If a value of ours is authenticity, as an example, or integrity or kindness, then we can assess our actions against that measuring stick, and create some room for the discomfort of an aligned life.

Committing to way where we prioritize the happiness of others is one we all know, what would happen if we could relax the grip?

Shift Four: Know how much “more” is enough.

More learning
More growth
More money
More likes
More time
More shoes
More sleep
More freedom
More impact
More movement
More vegetables

In our super sized, capitalist culture the invitation is always to have more. It has it’s allure, especially when it’s about more chocolate. But the chase is endless — you’ll never, ever arrive when the goal is about having more.

What about knowing how much more is enough? It takes some conscious attention to define what will really satisfy yet when we do, and we find our self living in a place of enough, it’s glorious! There is so much freedom to be found in releasing “more” and becoming more intimately acquainted with your places of being fully satiated.

The pursuit of more is endless. It’s hamster wheel living. It’s a life of comparison and a life of hustling, because you never get to more. And it is a way that robs us of feeling like we’ve done or had enough.

Shift Five: Who says you have to take up space?

Women are being invited to play big, take up space, be bold, be more…. yes to all this!

I’m all for big, bold, powerful and taking up space. Yet, are there not also parts of our lives where we might want to be off the radar, off the grid, quiet, tiny or just plain absent? What about a menu of all-the-forms and ways-to-self-express that are independent of size?

What if you want to simply show up different? What if you could take up any shape you wanted? Where would you expand? Where would you contract? And what if your way of being in the world was as effortless as your breathing?

A life of success isn’t governed by new ways of being nor by a new agenda for women. We don’t need ways of being — we need our own way of being, one that’s grounded in more choice and full of agency and a f-ton of sufficiency. What’s yours?

You get to show up how you want to show up when you want to show up.

Shift Six: You’re already successful.

For the goal driven, accomplished woman determined to reach her destination, she may forget that she’s already successful now. We’re encouraged to adopt a way of being in the world that keeps our eye on what’s ahead of us and to keep our heads down, and sometimes hearts off to get there.

A clear, compelling destination is fantastic. Having goals as radar is powerful.

But way if we learned to include the journey and made priority having the day to day matter as well? How then would you design your life? Would today be different if you made both important? What would shift? How would your pace change? Could you enjoy success sooner?

It matters that we leave the hustle behind and a life where we expect long hours of working. Endless to do lists, and falling on the sofa at the end of the work day with only the energy to lift the remote is a hard way of achieving success.

Can we weave joy into the journey with lots of pause points and celebration along the way?

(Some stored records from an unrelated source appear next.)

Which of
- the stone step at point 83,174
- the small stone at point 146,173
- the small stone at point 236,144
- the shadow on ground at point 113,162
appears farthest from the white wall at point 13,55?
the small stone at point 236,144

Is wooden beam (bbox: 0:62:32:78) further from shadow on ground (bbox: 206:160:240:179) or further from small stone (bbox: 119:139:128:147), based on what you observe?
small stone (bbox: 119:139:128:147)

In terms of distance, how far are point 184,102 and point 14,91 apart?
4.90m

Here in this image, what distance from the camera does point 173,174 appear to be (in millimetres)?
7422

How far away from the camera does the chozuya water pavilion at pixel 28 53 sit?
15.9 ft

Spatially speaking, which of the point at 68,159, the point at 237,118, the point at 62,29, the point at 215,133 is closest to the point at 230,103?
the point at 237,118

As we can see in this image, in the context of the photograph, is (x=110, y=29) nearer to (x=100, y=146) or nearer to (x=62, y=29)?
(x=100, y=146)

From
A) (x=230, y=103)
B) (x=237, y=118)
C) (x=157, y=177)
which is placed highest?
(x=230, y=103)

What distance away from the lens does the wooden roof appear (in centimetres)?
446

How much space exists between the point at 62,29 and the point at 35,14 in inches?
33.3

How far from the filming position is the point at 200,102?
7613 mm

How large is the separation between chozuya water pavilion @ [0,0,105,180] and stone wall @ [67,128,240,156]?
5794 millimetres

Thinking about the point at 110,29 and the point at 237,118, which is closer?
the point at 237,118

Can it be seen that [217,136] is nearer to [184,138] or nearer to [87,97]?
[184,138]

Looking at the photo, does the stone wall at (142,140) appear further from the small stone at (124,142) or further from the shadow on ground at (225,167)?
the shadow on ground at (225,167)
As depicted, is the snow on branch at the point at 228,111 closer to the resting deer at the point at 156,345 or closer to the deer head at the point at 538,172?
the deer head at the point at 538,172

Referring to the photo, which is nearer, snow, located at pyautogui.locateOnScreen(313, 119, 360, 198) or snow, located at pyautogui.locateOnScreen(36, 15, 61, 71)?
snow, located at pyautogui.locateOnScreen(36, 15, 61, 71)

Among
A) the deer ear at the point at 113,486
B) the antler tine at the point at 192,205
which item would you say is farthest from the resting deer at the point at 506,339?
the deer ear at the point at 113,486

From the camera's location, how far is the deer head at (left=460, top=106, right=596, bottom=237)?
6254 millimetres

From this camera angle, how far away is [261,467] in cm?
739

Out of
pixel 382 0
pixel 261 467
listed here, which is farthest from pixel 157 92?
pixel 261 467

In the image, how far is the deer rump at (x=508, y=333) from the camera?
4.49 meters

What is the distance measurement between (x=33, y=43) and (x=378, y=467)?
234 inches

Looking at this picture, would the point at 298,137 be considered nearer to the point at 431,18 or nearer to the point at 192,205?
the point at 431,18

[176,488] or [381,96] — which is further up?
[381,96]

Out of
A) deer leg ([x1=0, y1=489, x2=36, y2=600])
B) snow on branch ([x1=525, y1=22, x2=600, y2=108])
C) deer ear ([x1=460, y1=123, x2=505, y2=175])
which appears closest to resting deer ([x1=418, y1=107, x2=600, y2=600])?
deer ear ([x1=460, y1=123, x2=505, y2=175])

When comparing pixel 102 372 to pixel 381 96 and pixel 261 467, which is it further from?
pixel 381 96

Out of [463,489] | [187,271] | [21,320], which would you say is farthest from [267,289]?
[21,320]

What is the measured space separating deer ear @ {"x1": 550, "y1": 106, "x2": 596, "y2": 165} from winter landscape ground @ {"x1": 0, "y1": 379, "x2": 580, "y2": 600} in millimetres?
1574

Back to the big maple trees out back.

I notice that they set down one wee leaf at a time. Sure, from time to time the wind blows and sweeps many more off their branches. But today, I can count them as they fall. Miraculously, that pace works. It feels slow to me, but that’s part of the shift I’m inviting, to allow the pace of growth and change that’s modeled in nature to inform my own. Small shifts get us there.